12.2 Pharmacodynamics

Lemborexant binds to orexin receptors OX1R and OX2R and acts as a competitive antagonist (IC₅₀ values of 6.1 nM and 2.6 nM, respectively). A major metabolite of lemborexant, M10, binds with comparable affinity as the parent drug to orexin receptors OX1R and OX2R (IC₅₀ values of 4.2 nM and 2.9 nM), respectively.

Cardiac Electrophysiology

In a concentration-QTcF analysis using the data from two randomized, double-blind, placebo-controlled, multiple ascending dose studies in healthy subjects, lemborexant does not prolong the QTcF interval to any clinically relevant extent at a dose 5 times the maximum recommended dose.

Drug Interactions

Lemborexant co-administered with alcohol produced a numerically greater negative impact on postural stability and memory as compared with alcohol alone at approximately 2 hours post-dose [see Drug Interactions 7.1].

12.3 Pharmacokinetics

Following single doses of lemborexant 2.5 to 75 mg, geometric mean C_max and AUC_0-24h increased slightly less than in proportion to dose.
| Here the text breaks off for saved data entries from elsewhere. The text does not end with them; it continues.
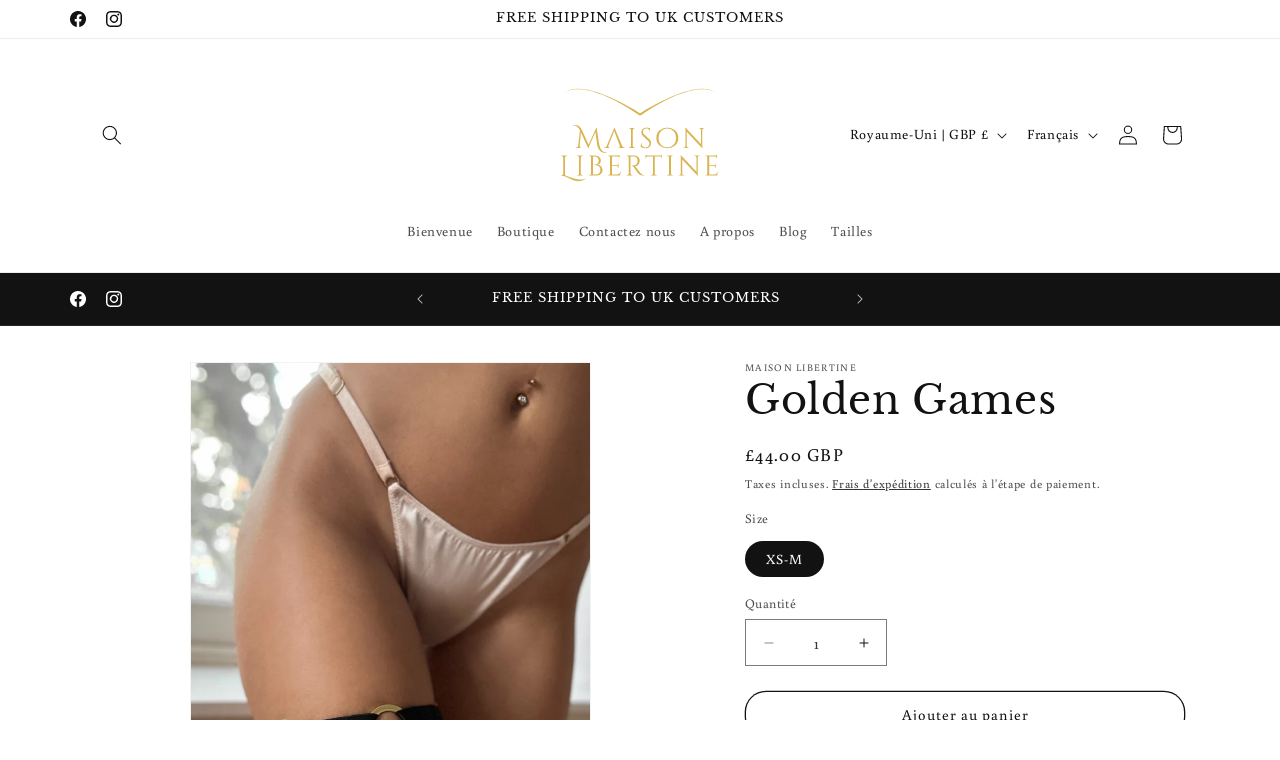

--- FILE ---
content_type: image/svg+xml
request_url: https://maison-libertine.com/cdn/shop/files/Maison_Libertine_Gold.svg?v=1707498697&width=200
body_size: 1425
content:
<svg viewBox="0 0 241.86 164.61" xmlns="http://www.w3.org/2000/svg"><defs><style>.cls-1{fill:none;}.cls-2{fill:#d9b451;}</style></defs><g data-sanitized-data-name="Layer 2" data-name="Layer 2" id="Layer_2"><g data-sanitized-data-name="Layer 1" data-name="Layer 1" id="Layer_1-2"><rect height="164.61" width="241.86" class="cls-1"></rect><path d="M80.47,103.6h.41v.34a15.52,15.52,0,0,1-2.15.14,10.42,10.42,0,0,1-2.93-.52,7.37,7.37,0,0,1-3.15-1.93,12.69,12.69,0,0,1-3.52-7.51L67,78.79,59.86,95a13.79,13.79,0,0,0-1.17,3.52h-.34L49.43,79.1,47.91,96.22a1.22,1.22,0,0,0,.36,1,1.3,1.3,0,0,0,.95.44h.55V98H43.09v-.35h.55a2.56,2.56,0,0,0,1.64-.57,2.4,2.4,0,0,0,.87-1.5l2.17-18.81q-3-6-7.26-6c-.26,0-.52,0-.8,0v-.35a6.39,6.39,0,0,1,1.52-.24c.39,0,.81,0,1.27,0a8.62,8.62,0,0,1,1.62.33,7.2,7.2,0,0,1,1.76.81,10.22,10.22,0,0,1,2.62,2.36,14.93,14.93,0,0,1,1.48,2.38l8.3,18L68.1,73.42h.31l3.2,20.39a13,13,0,0,0,3.12,7.31A7.72,7.72,0,0,0,80.47,103.6Z" class="cls-2"></path><path d="M93.87,88.61,89.73,77.55,85.39,88.61l-.41,1-2.31,5.89a2.65,2.65,0,0,0-.14.81,1.48,1.48,0,0,0,.36.87,1.31,1.31,0,0,0,1.09.46h.31V98H77.37v-.35h.31a3,3,0,0,0,1.68-.55,4.05,4.05,0,0,0,1.35-1.62L88.49,77a12.75,12.75,0,0,0,1.28-3.55h.31L99.31,95.5a3.75,3.75,0,0,0,1.31,1.62,3,3,0,0,0,1.72.55h.28V98H94.87v-.35h.31a1.28,1.28,0,0,0,1.08-.46,1.5,1.5,0,0,0,.36-.88,2.41,2.41,0,0,0-.14-.83l-2.2-5.86Z" class="cls-2"></path><path d="M107.75,97.67a2.05,2.05,0,0,0,1.53-.64A2.16,2.16,0,0,0,110,95.5V76.38a2.14,2.14,0,0,0-.67-1.52,2.11,2.11,0,0,0-1.53-.62h-.45V73.9h7.55v.34h-.45a2.11,2.11,0,0,0-1.53.62,2.19,2.19,0,0,0-.68,1.52V95.5a2,2,0,0,0,.66,1.53,2.11,2.11,0,0,0,1.55.64h.45V98H107.3v-.35Z" class="cls-2"></path><path d="M122,96.6a10.7,10.7,0,0,1-.1-1.86,9.16,9.16,0,0,1,.52-2.93h.3c0,.26,0,.51,0,.76a5,5,0,0,0,1.28,3.5,4.32,4.32,0,0,0,3.37,1.39,5,5,0,0,0,3.57-1.31,4.3,4.3,0,0,0,1.39-3.29A4.2,4.2,0,0,0,131,89.64l-6.62-6.13a5.48,5.48,0,0,1-1.86-4.17,5.89,5.89,0,0,1,1.64-4.18,5.79,5.79,0,0,1,4.43-1.74,14.61,14.61,0,0,1,3,.34h1.34V78h-.31a3.21,3.21,0,0,0-1.12-2.58,4.19,4.19,0,0,0-2.87-1,4,4,0,0,0-3,1.17,4.1,4.1,0,0,0,.19,6l6.79,6.27a5.61,5.61,0,0,1,1.72,4.34,6.17,6.17,0,0,1-1.76,4.53,6.26,6.26,0,0,1-4.68,1.78,12.23,12.23,0,0,1-3.22-.47A5.57,5.57,0,0,1,122,96.6Z" class="cls-2"></path><path d="M144.4,76.88a14.94,14.94,0,0,1,19.12,0A11.87,11.87,0,0,1,167.21,86,11.88,11.88,0,0,1,163.52,95a14.94,14.94,0,0,1-19.12,0A11.91,11.91,0,0,1,140.72,86,11.9,11.9,0,0,1,144.4,76.88Zm1.88,17.41a10.85,10.85,0,0,0,15.33,0A11.83,11.83,0,0,0,164.52,86a11.84,11.84,0,0,0-2.91-8.34,10.85,10.85,0,0,0-15.33,0A11.84,11.84,0,0,0,143.37,86,11.83,11.83,0,0,0,146.28,94.29Z" class="cls-2"></path><path d="M198.39,74.24a2.17,2.17,0,0,0-2.14,2.07V94.09a28.65,28.65,0,0,0,.24,3.79l.07.62h-.31l-18.77-20V95.6a1.94,1.94,0,0,0,.62,1.47,2,2,0,0,0,1.48.6h.65V98h-7.09v-.35h.65a2.05,2.05,0,0,0,1.48-.6,2,2,0,0,0,.62-1.5V77.69a26.51,26.51,0,0,0-.24-3.76l-.07-.55h.35L194.7,93.43V76.35a2.12,2.12,0,0,0-.65-1.5,2.08,2.08,0,0,0-1.48-.61h-.66V73.9H199v.34Z" class="cls-2"></path><path d="M32,132.06q7.33,2.55,11,3.46a26.69,26.69,0,0,0,6.31.91,16.52,16.52,0,0,0,5.8-1.2l.17.27a14.82,14.82,0,0,1-8.47,2.9,23.25,23.25,0,0,1-10-2.72q-4.3-2.15-5.34-2.59a16.12,16.12,0,0,0-6.06-1.68v-.35h.45a2.11,2.11,0,0,0,1.53-.62,2.15,2.15,0,0,0,.67-1.55V109.81a2.2,2.2,0,0,0-.67-1.54,2.09,2.09,0,0,0-1.53-.64h-.45v-.34H33v.34h-.45a2.15,2.15,0,0,0-1.55.64,2.07,2.07,0,0,0-.66,1.54v19.87a5.42,5.42,0,0,0,.07.95,1.78,1.78,0,0,0,.45.74A2.81,2.81,0,0,0,32,132.06Z" class="cls-2"></path><path d="M45,131.06a2.05,2.05,0,0,0,1.53-.64,2.16,2.16,0,0,0,.67-1.53V109.77a2.14,2.14,0,0,0-.67-1.52,2.11,2.11,0,0,0-1.53-.62H44.5v-.34H52v.34H51.6a2.15,2.15,0,0,0-1.54.62,2.18,2.18,0,0,0-.67,1.52v19.12a2,2,0,0,0,.66,1.53,2.11,2.11,0,0,0,1.55.64H52v.35H44.5v-.35Z" class="cls-2"></path><path d="M67.58,131.41h-8.4l0-.35h.41a2.15,2.15,0,0,0,1.54-.62,2.2,2.2,0,0,0,.67-1.52V109.77a2.22,2.22,0,0,0-.67-1.52,2.15,2.15,0,0,0-1.54-.62h-.41l0-.34H66a8.59,8.59,0,0,1,5.51,1.57,5.08,5.08,0,0,1,2,4.18,5.25,5.25,0,0,1-3.79,5.24,6.83,6.83,0,0,1,4.3,2.24,6.76,6.76,0,0,1,1.59,4.6,5.62,5.62,0,0,1-2.12,4.53A9,9,0,0,1,67.58,131.41Zm-3.51-1.28h3.44a5.59,5.59,0,0,0,4.07-1.41,5.4,5.4,0,0,0,1.44-4,6.19,6.19,0,0,0-.5-2.6,5,5,0,0,0-1.25-1.78q-2-1.65-6-1.65h0v-.31q4.55,0,5.48-3.38a6.75,6.75,0,0,0,.2-1.69,4.84,4.84,0,0,0-1.29-3.61,5.11,5.11,0,0,0-3.74-1.28H64.07Z" class="cls-2"></path><path d="M82.5,131.06a2.05,2.05,0,0,0,1.53-.64,2.16,2.16,0,0,0,.67-1.53V109.6a1.81,1.81,0,0,0-.65-1.4,2.28,2.28,0,0,0-1.55-.57h-.42l0-.34H92.14a14.18,14.18,0,0,0,2.33-.21,8.64,8.64,0,0,0,1.77-.41V111H95.9v-.62a2,2,0,0,0-1.93-2h-7V119h5.82a1.75,1.75,0,0,0,1.18-.51,1.67,1.67,0,0,0,.48-1.21v-.48h.34v5.44h-.34v-.52a1.66,1.66,0,0,0-.47-1.17A1.64,1.64,0,0,0,92.8,120H86.94v10.3h4.93a5.84,5.84,0,0,0,3.89-1.14A8.39,8.39,0,0,0,98,125.82h.34l-2,5.59H82.05v-.35Z" class="cls-2"></path><path d="M111.71,108.36h-2.2v20.53a2.08,2.08,0,0,0,.63,1.53,2.13,2.13,0,0,0,1.57.64h.41l0,.35h-7.55v-.35h.45a2.15,2.15,0,0,0,1.54-.62,2.2,2.2,0,0,0,.67-1.52V109.81a2.29,2.29,0,0,0-.67-1.54,2.13,2.13,0,0,0-1.54-.64h-.45v-.34h9.31a6.75,6.75,0,0,1,4.92,1.74,6,6,0,0,1,1.79,4.51,7.15,7.15,0,0,1-1.7,4.79,5.27,5.27,0,0,1-4.15,2,4.69,4.69,0,0,1,1.22.94,13.11,13.11,0,0,1,1.26,1.47q3,4.23,3.86,5.22c.59.65,1,1.1,1.27,1.34a9.92,9.92,0,0,0,.83.71,4.77,4.77,0,0,0,.89.55,4.89,4.89,0,0,0,2.14.48v.35h-1.9a7.65,7.65,0,0,1-4.66-1.64,12.87,12.87,0,0,1-1.11-1.1q-.47-.54-2.56-3.57c-1.4-2-2.22-3.17-2.45-3.46s-.47-.57-.72-.85a3.12,3.12,0,0,0-2.21-1.17v-.34a7.18,7.18,0,0,0,.73,0l1.1,0q4.27-.11,5.37-3.58a4.46,4.46,0,0,0,.21-1.3v-.77a6.06,6.06,0,0,0-1.21-3.72,4,4,0,0,0-3.06-1.52Q113,108.36,111.71,108.36Z" class="cls-2"></path><path d="M147.3,110.36a2,2,0,0,0-.59-1.43,2,2,0,0,0-1.38-.64h-6.54v20.63a2.2,2.2,0,0,0,2.2,2.14h.45v.35H133.9v-.35h.44a2.15,2.15,0,0,0,1.54-.62,2.12,2.12,0,0,0,.67-1.48V108.29H130a1.91,1.91,0,0,0-1.39.64,2,2,0,0,0-.57,1.43v.58l-.34,0v-4.34a10.37,10.37,0,0,0,1.79.41,14.49,14.49,0,0,0,2.34.21h11.64a12.91,12.91,0,0,0,2.81-.26,13.28,13.28,0,0,0,1.36-.36V111l-.34,0Z" class="cls-2"></path><path d="M153.84,131.06a2.09,2.09,0,0,0,1.54-.64,2.25,2.25,0,0,0,.67-1.53V109.77a2.22,2.22,0,0,0-.67-1.52,2.15,2.15,0,0,0-1.54-.62h-.44v-.34h7.54v.34h-.45a2.11,2.11,0,0,0-1.53.62,2.14,2.14,0,0,0-.67,1.52v19.12a2.06,2.06,0,0,0,.65,1.53,2.13,2.13,0,0,0,1.55.64h.45v.35H153.4v-.35Z" class="cls-2"></path><path d="M192.81,107.63a2.15,2.15,0,0,0-2.14,2.07v17.78a28.65,28.65,0,0,0,.24,3.79l.07.62h-.31l-18.78-20V129a2,2,0,0,0,.63,1.47,2,2,0,0,0,1.48.6h.65v.35h-7.1v-.35h.66a2.05,2.05,0,0,0,1.48-.6,2,2,0,0,0,.62-1.5V111.08a26.51,26.51,0,0,0-.24-3.76l-.07-.55h.34l18.78,20V109.74a2.12,2.12,0,0,0-.65-1.5,2.09,2.09,0,0,0-1.49-.61h-.65v-.34h7.1v.34Z" class="cls-2"></path><path d="M200.18,131.06a2.05,2.05,0,0,0,1.53-.64,2.16,2.16,0,0,0,.67-1.53V109.6a1.81,1.81,0,0,0-.65-1.4,2.28,2.28,0,0,0-1.55-.57h-.42l0-.34h10.09a14.18,14.18,0,0,0,2.33-.21,8.64,8.64,0,0,0,1.77-.41V111h-.34v-.62a2,2,0,0,0-1.93-2h-7V119h5.82a1.7,1.7,0,0,0,1.17-.51,1.64,1.64,0,0,0,.49-1.21v-.48h.34v5.44h-.34v-.52a1.66,1.66,0,0,0-.47-1.17,1.64,1.64,0,0,0-1.15-.51h-5.86v10.3h4.93a5.84,5.84,0,0,0,3.89-1.14,8.39,8.39,0,0,0,2.24-3.38H216l-2,5.59h-14.3v-.35Z" class="cls-2"></path><path d="M27.31,33.12a16.94,16.94,0,0,1,1.45-1.37A8.59,8.59,0,0,0,27.31,33.12Z" class="cls-2"></path><path d="M121.08,55.94c-.38-.25-69.27-44.9-92.32-24.19C34.35,27.32,57.5,16,120.59,58.83h1C184.66,16,207.82,27.32,213.41,31.75,190.35,11,121.47,55.69,121.08,55.94Z" class="cls-2"></path><path d="M213.41,31.75a16.83,16.83,0,0,1,1.44,1.37A8.71,8.71,0,0,0,213.41,31.75Z" class="cls-2"></path></g></g></svg>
The extent of accumulation of lemborexant at steady-state is 1.5- to 3-fold across this dose range.

Absorption

The time to peak concentration (t_max ) of lemborexant is approximately 1 to 3 hours.

Effect of Food

Lemborexant C_max decreased by 23%, AUC_0-inf increased by 18%, and t_max was delayed by 2 hours following administration of a high-fat and high-calorie meal (containing approximately 150, 250, and 500 to 600 calories from protein, carbohydrate, and fat, respectively).

Distribution

The volume of distribution of lemborexant is 1970 L. Plasma protein binding of lemborexant is approximately 88% in vitro and 94% in clinical samples. The blood to plasma concentration ratio of lemborexant is 0.65.

Elimination

Metabolism

Lemborexant is primarily metabolized by CYP3A4, and to a lesser extent by CYP3A5. The major circulating metabolite is M10.

Excretion

Following administration of an oral dose, 57.4% of the dose was recovered in the feces and 29.1% in the urine (<1% as unchanged). The effective half-life for lemborexant 5 mg and 10 mg is 17 and 19 hours, respectively.

Specific Populations

No clinically significant differences in the pharmacokinetics of lemborexant were observed based on age, sex, race/ethnicity, or body mass index. No studies have been conducted to investigate the pharmacokinetics of lemborexant in pediatric patients. Exposures of lemborexant in patients with hepatic and renal impairment are summarized in Figure 1.

Figure 1. Effects of Hepatic and Renal Impairment on Lemborexant Pharmacokinetics

Drug Interaction Studies

The effects of other drugs on the exposures of lemborexant are summarized in Figure 2. The effects of lemborexant on the exposures of other drugs are summarized in Figure 3. Based on these results, drug interactions between lemborexant and strong CYP3A inducers, strong CYP3A inhibitors, moderate CYP3A inhibitors, and CYP2B6 substrates are clinically significant [see Dosage and Administration ( 2.2), Drug Interactions ( 7.1)].

Physiologically-based pharmacokinetic (PBPK) modeling predicted that concomitant use of weak CYP3A inhibitors increased lemborexant exposure by less than 2-fold [see Dosage and Administration ( 2.2), Drug Interactions ( 7.1)] , and that lemborexant is expected to have minimal effect on the pharmacokinetics of CYP2C8, CYP2C9, or CYP2C19 substrates.

Figure 2. Effects of Co-administered Drugs on the Pharmacokinetics of Lemborexant 10 mg

Figure 3. Effects of Lemborexant 10 mg on the Pharmacokinetics of Co-Administered Drugs

In Vitro Studies

In vitro metabolism studies demonstrated that lemborexant and M10 have the potential to induce CYP3A and a weak potential to inhibit CYP3A and induce CYP2B6. Lemborexant and M10 do not inhibit other CYP isoforms (CYP1A2, CYP2A6, CYP2B6, CYP2C8, CYP2C9, CYP2C19, CYP2D6, and CYP2E1) or transporters (P-gp, BCRP, BSEP, OAT1, OAT3, OATP1B1, OATP1B3, OCT1, OCT2, MATE1, and MATE2-K). Lemborexant and M10 do not induce CYP2C8, CYP2C9, and CYP2C19 at clinically relevant concentrations.

Lemborexant is a potential poor substrate of P-gp, but M10 is a substrate of P-gp. Lemborexant and M10 are not substrates of BCRP, OATP1B1, or OATP1B3.